BEGIN
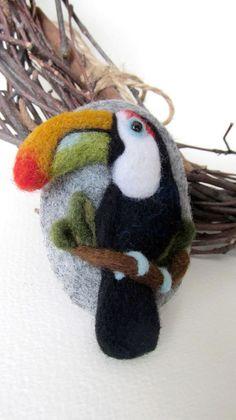 Needle felted Toucan brooch.Felt  birds Felt brooch Bird brooch Gift for her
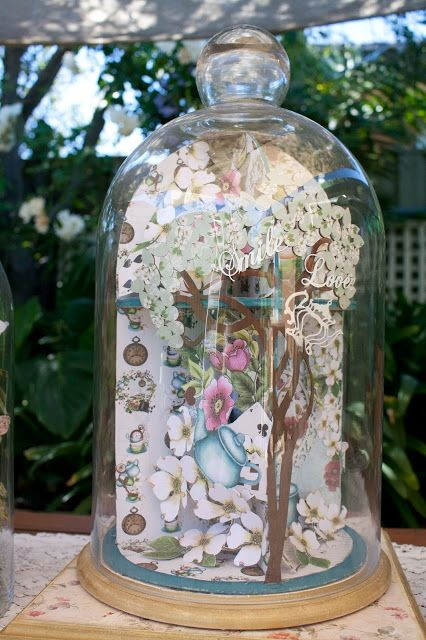 Artdeco Creations Brands: Enchanted Tea Party Dome by Guest Designer Denise Boddey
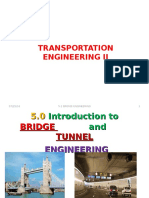 Bridge and Tunnel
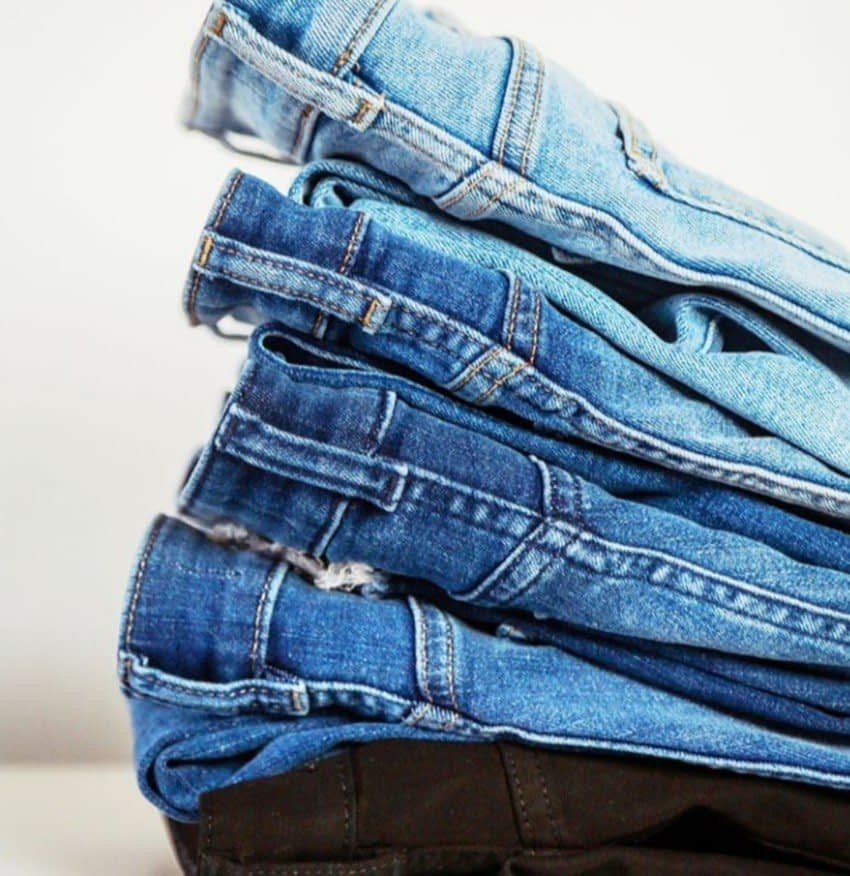 , DL1961 CEO Zahra Ahmed Speaks to Denim's Sustainability Challenges, TheCircularEconomy.com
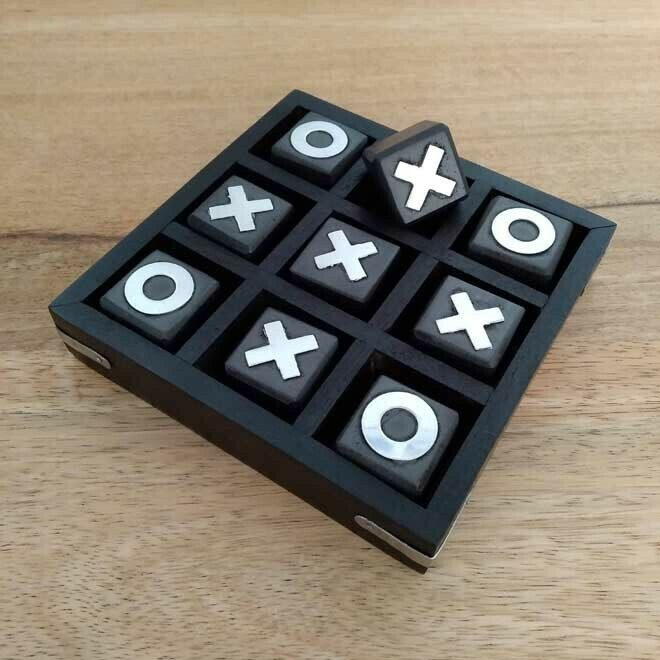 Naughts & Crosses - Black Wood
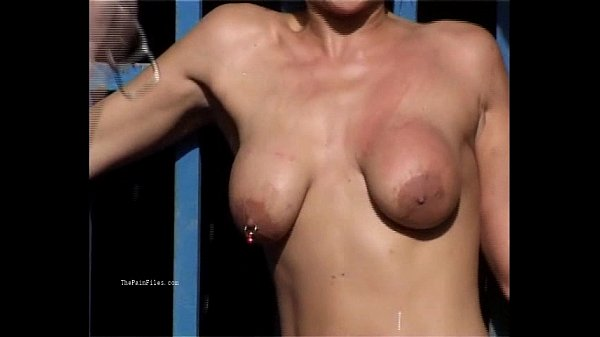 blonde Housewife bdsm otngagged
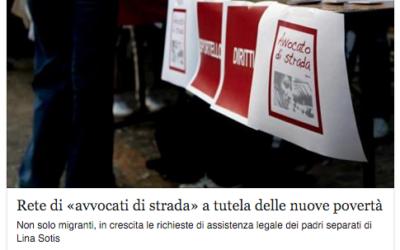"""Corriere Milano: """"Rete di avvocati di strada a tutela delle nuove povertà"""""""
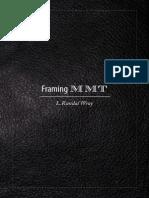 Framing MMT — Modern Money Network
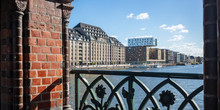 Panoramic View From Oberbaum Bridge, Kreuzberg East Side, Berlin, Germany. Blue Sky, Ships And City Background.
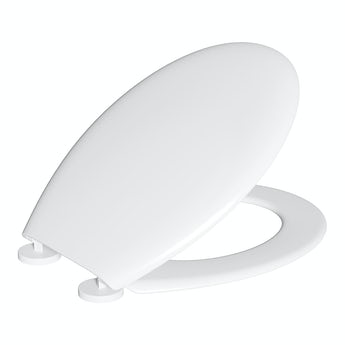 Clarity universal thermoplast toilet seat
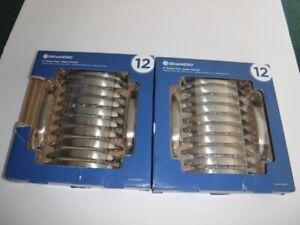 "New Lot of 2 Packs Brainerd Satin Nickel 3"" Ethan Drawer Cabinet Pull 24 Handles"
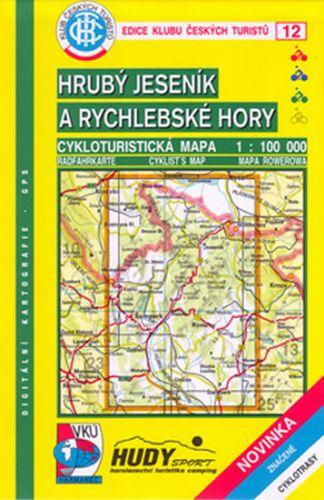 Cabalka Zdeněk KČTC 12 Hrubý Jeseník a Rychlebské hory cena od 84 Kč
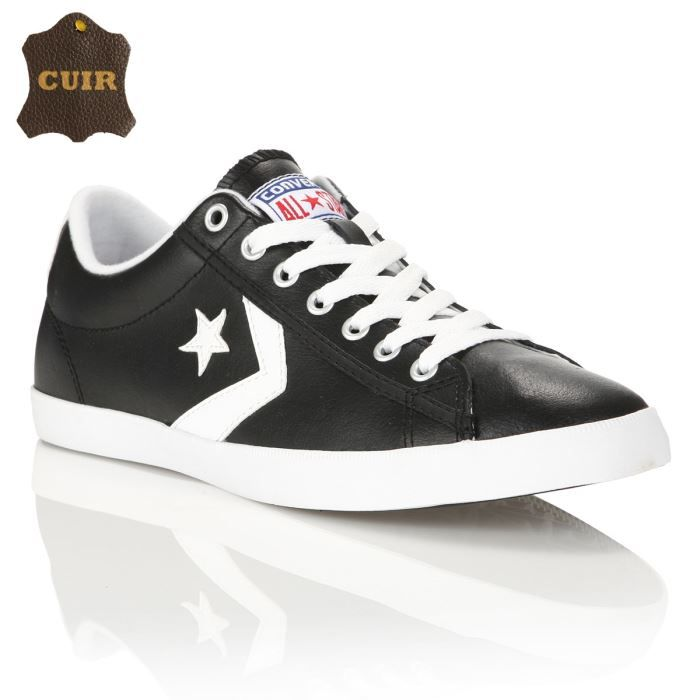 converse baskets cuir star player lp homme homme noir achat vente converse baskets star. Black Bedroom Furniture Sets. Home Design Ideas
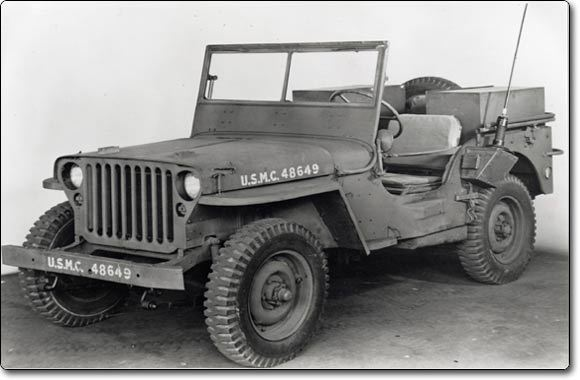 Jeep Wyllis Mb Ford Gpw 1941 1945 La Voiture Universelle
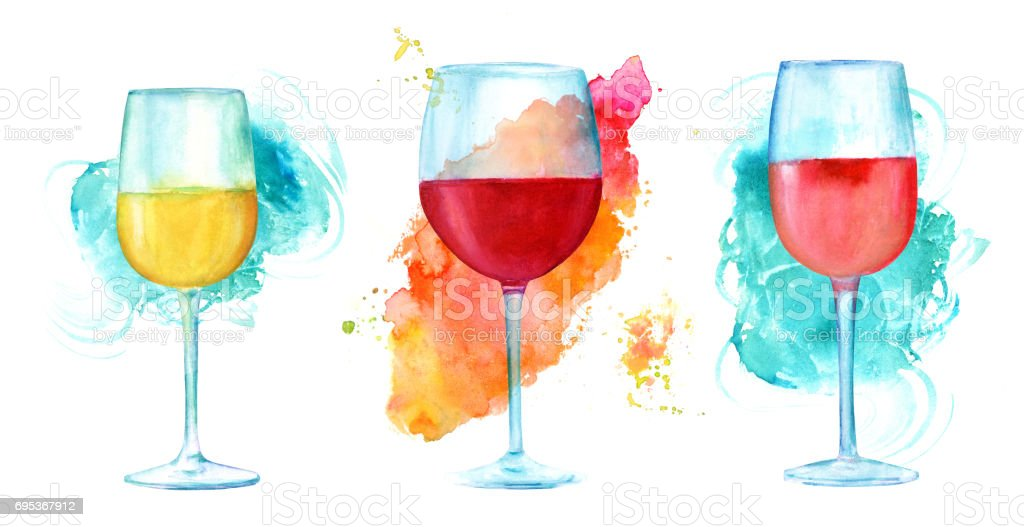 Watercolor wine glasses set with vibrant textures on white vector art illustration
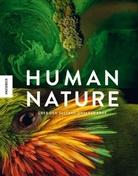J Henr Fair, J. Henry Fair, Ti Laman, Tim Laman, Frans Lanting, Frans u a Lanting... - Human Nature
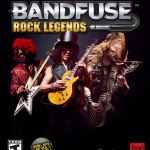 bandfuse on playstation 3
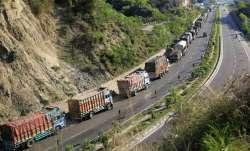 'Indefinite blockade' on Indo-Nepal border in Bihar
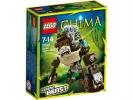 Lego Chima Goryl 70125
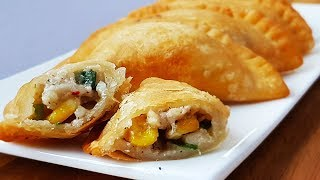 Cheesy Chicken Half Moon Pie l Iftar Special l Ramadan Recipes l Cooking with Benazir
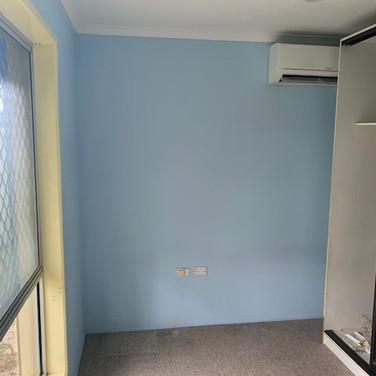 Before Bedroom 1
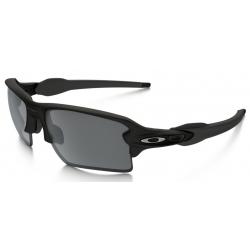 Oakley 9188 FLAK 2.0 XL 918801
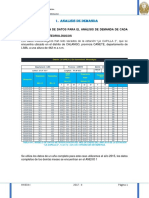 Analisis de Demanda-mala (1)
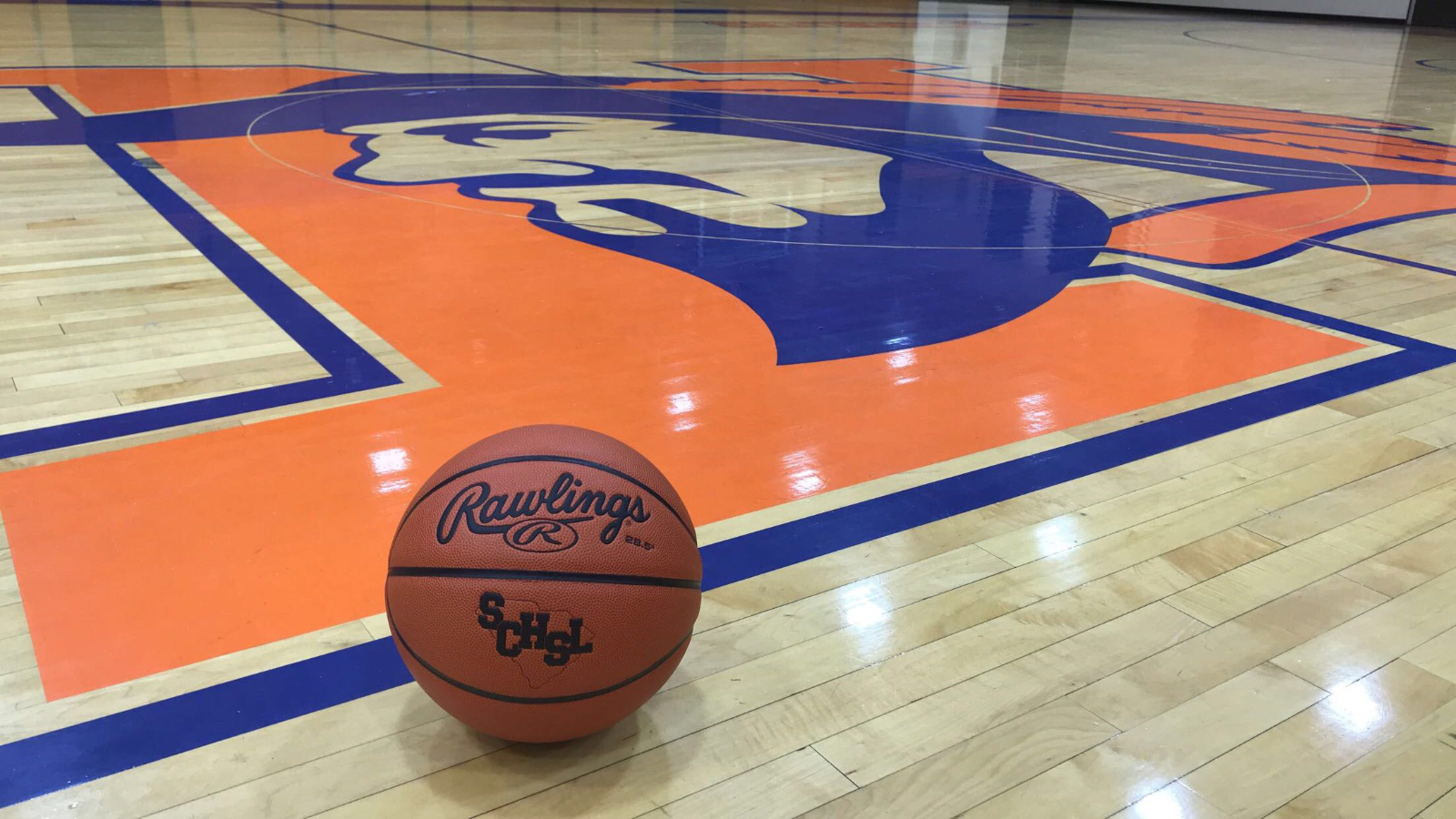 Boys & Girls Basketball Tryouts Announced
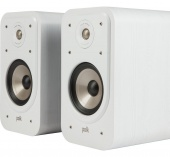 Polk Audio  Signature S20 E  (white)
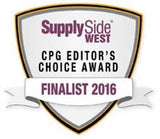 Finalist CPG Editors Choice Awards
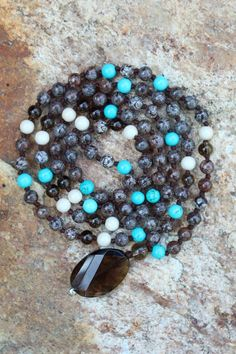 This combo tho ! • turquoise • fossil • smokey quartz • brown obsidian  #customdesign #mymalarae #malarae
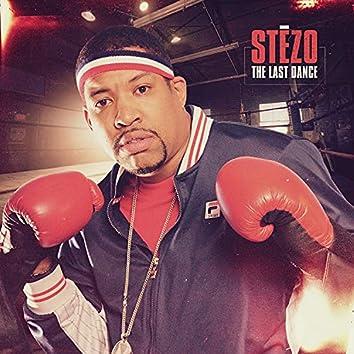 Steve N The Biz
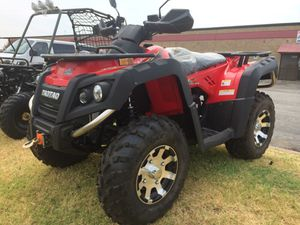 300cc 4x4 NEW 2017 for Sale in Arlington, TX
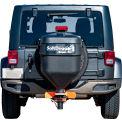 SUV Tailgate Salt Spreader 4.41 cu feet - Residential Use - TGSUV1B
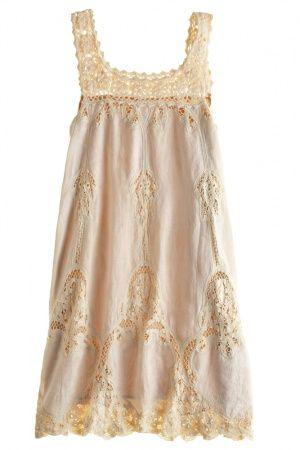 lulu dress >> so very pretty!                                                                                                                                                                                 Más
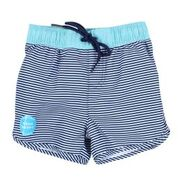 Bebe Luke Stripe Boardshort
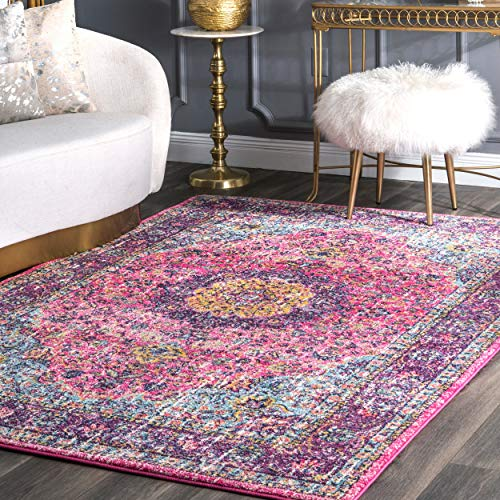nuLOOM Paisley Verona Vintage Persian Area Rug, 4' x 6', Pink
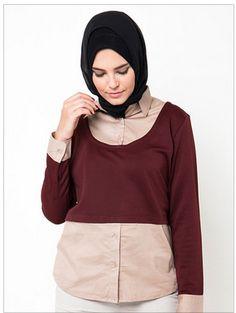 Contoh+Desain+Kemeja+Muslim+Wanita+Modern.png (285×379)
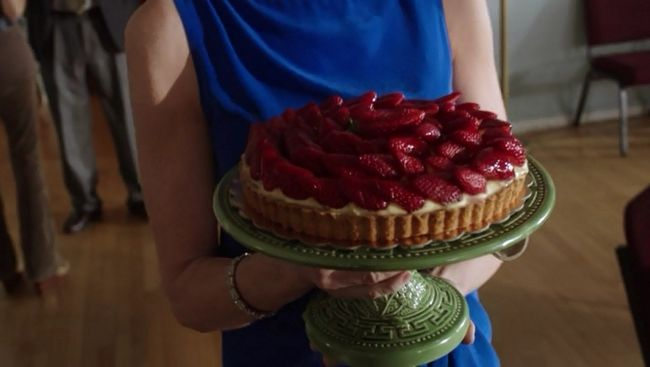 tarte-aux-fraises-desperate-housewives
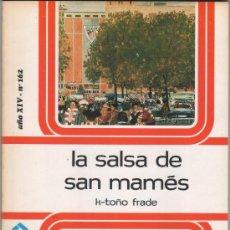 Coleccionismo deportivo: LIBRO LA SALSA DE SAN MAMÉS ATHLETIC CLUB DE BILBAO. Lote 40599735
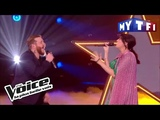 Nicola Cavallaro et Nolwenn Leroy - As (G. Michael &amp M. J. Blige) The Voice France 2017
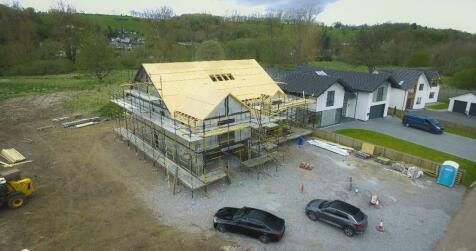 Mauldslie Castle Estate, The Orchard, Clyde Valley, South Lanarkshire property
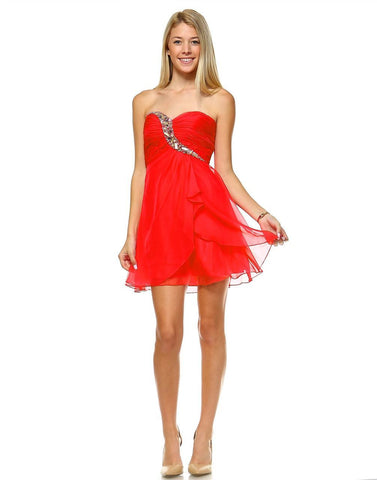 Strapless Jewel Chest with Drape Skirt Red PLUS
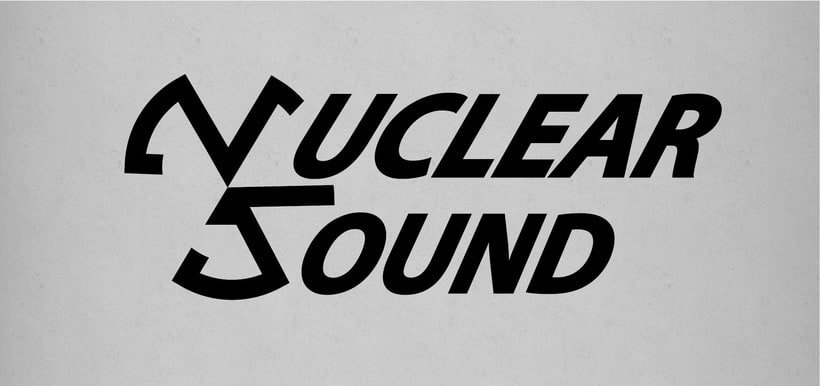 NUCLEAR SOUND 0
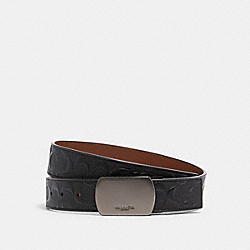 COACH 101 - PLAQUE BUCKLE CUT-TO-SIZE REVERSIBLE BELT, 38MM QB/BLACK/DARK SADDLE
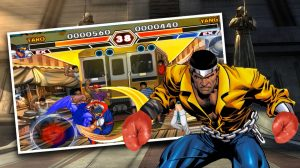 Kung Fu Fighting surfers PC free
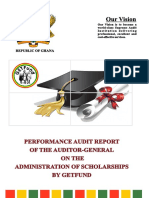Performance Audit Report of the Auditor General on the Administration of Scholarships by Getfund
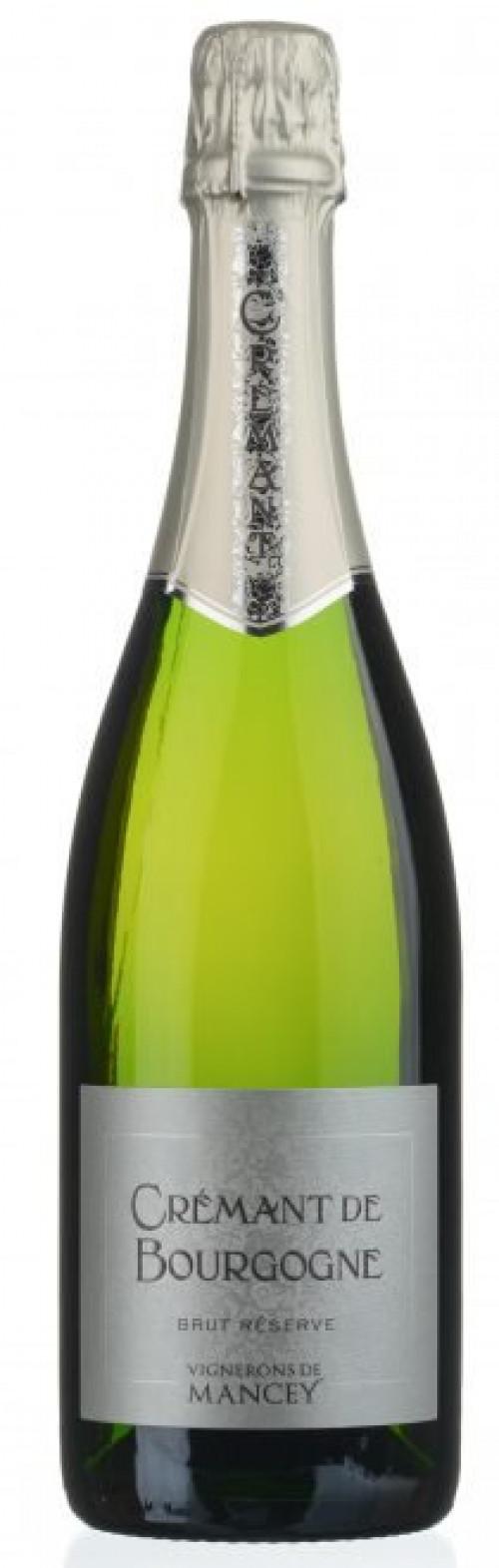 Mancey Cremant De Bourgogne 750Ml NV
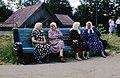Sitting Women 1964 Moscow.jpg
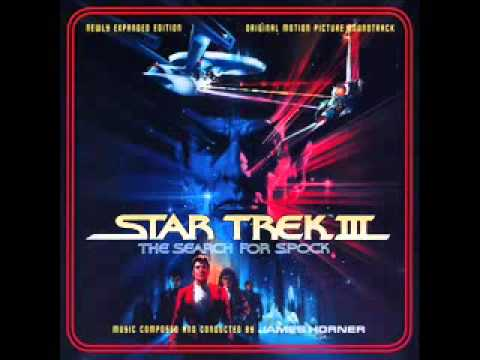 Star Trek III: The Search for Spock - Mind Meld Trailer and iPhone 4 and iPhone 5 Case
END
_Work instruction:_ Would it be possible to copy the material exactly, excluding the images?

_Reply:_
 Needle felted Toucan brooch.Felt  birds Felt brooch Bird brooch Gift for her
 Artdeco Creations Brands: Enchanted Tea Party Dome by Guest Designer Denise Boddey
 Bridge and Tunnel
 , DL1961 CEO Zahra Ahmed Speaks to Denim's Sustainability Challenges, TheCircularEconomy.com
 Naughts & Crosses - Black Wood
 blonde Housewife bdsm otngagged
"""Corriere Milano: """"Rete di avvocati di strada a tutela delle nuove povertà"""""""
 Framing MMT — Modern Money Network
 Panoramic View From Oberbaum Bridge, Kreuzberg East Side, Berlin, Germany. Blue Sky, Ships And City Background.
 Clarity universal thermoplast toilet seat
 "New Lot of 2 Packs Brainerd Satin Nickel 3"" Ethan Drawer Cabinet Pull 24 Handles"
 Cabalka Zdeněk KČTC 12 Hrubý Jeseník a Rychlebské hory cena od 84 Kč
 converse baskets cuir star player lp homme homme noir achat vente converse baskets star. Black Bedroom Furniture Sets. Home Design Ideas
 Jeep Wyllis Mb Ford Gpw 1941 1945 La Voiture Universelle
 Watercolor wine glasses set with vibrant textures on white vector art illustration
J Henr Fair, J. Henry Fair, Ti Laman, Tim Laman, Frans Lanting, Frans u a Lanting... - Human Nature
 bandfuse on playstation 3
 'Indefinite blockade' on Indo-Nepal border in Bihar
 Lego Chima Goryl 70125
 Cheesy Chicken Half Moon Pie l Iftar Special l Ramadan Recipes l Cooking with Benazir
 Before Bedroom 1
 Oakley 9188 FLAK 2.0 XL 918801
 Analisis de Demanda-mala (1)
 Boys & Girls Basketball Tryouts Announced
 Polk Audio  Signature S20 E  (white)
 Finalist CPG Editors Choice Awards
 This combo tho ! • turquoise • fossil • smokey quartz • brown obsidian  #customdesign #mymalarae #malarae
 Steve N The Biz
 300cc 4x4 NEW 2017 for Sale in Arlington, TX
 SUV Tailgate Salt Spreader 4.41 cu feet - Residential Use - TGSUV1B
 lulu dress >> so very pretty!                                                                                                                                                                                 Más
 Bebe Luke Stripe Boardshort
nuLOOM Paisley Verona Vintage Persian Area Rug, 4' x 6', Pink
 Contoh+Desain+Kemeja+Muslim+Wanita+Modern.png (285×379)
 tarte-aux-fraises-desperate-housewives
 Coleccionismo deportivo: LIBRO LA SALSA DE SAN MAMÉS ATHLETIC CLUB DE BILBAO. Lote 40599735
 Nicola Cavallaro et Nolwenn Leroy - As (G. Michael &amp M. J. Blige) The Voice France 2017
 Mauldslie Castle Estate, The Orchard, Clyde Valley, South Lanarkshire property
 Strapless Jewel Chest with Drape Skirt Red PLUS
 NUCLEAR SOUND 0
 COACH 101 - PLAQUE BUCKLE CUT-TO-SIZE REVERSIBLE BELT, 38MM QB/BLACK/DARK SADDLE
 Kung Fu Fighting surfers PC free
Performance Audit Report of the Auditor General on the Administration of Scholarships by Getfund
 Mancey Cremant De Bourgogne 750Ml NV
Sitting Women 1964 Moscow.jpg
 Star Trek III: The Search for Spock - Mind Meld Trailer and iPhone 4 and iPhone 5 Case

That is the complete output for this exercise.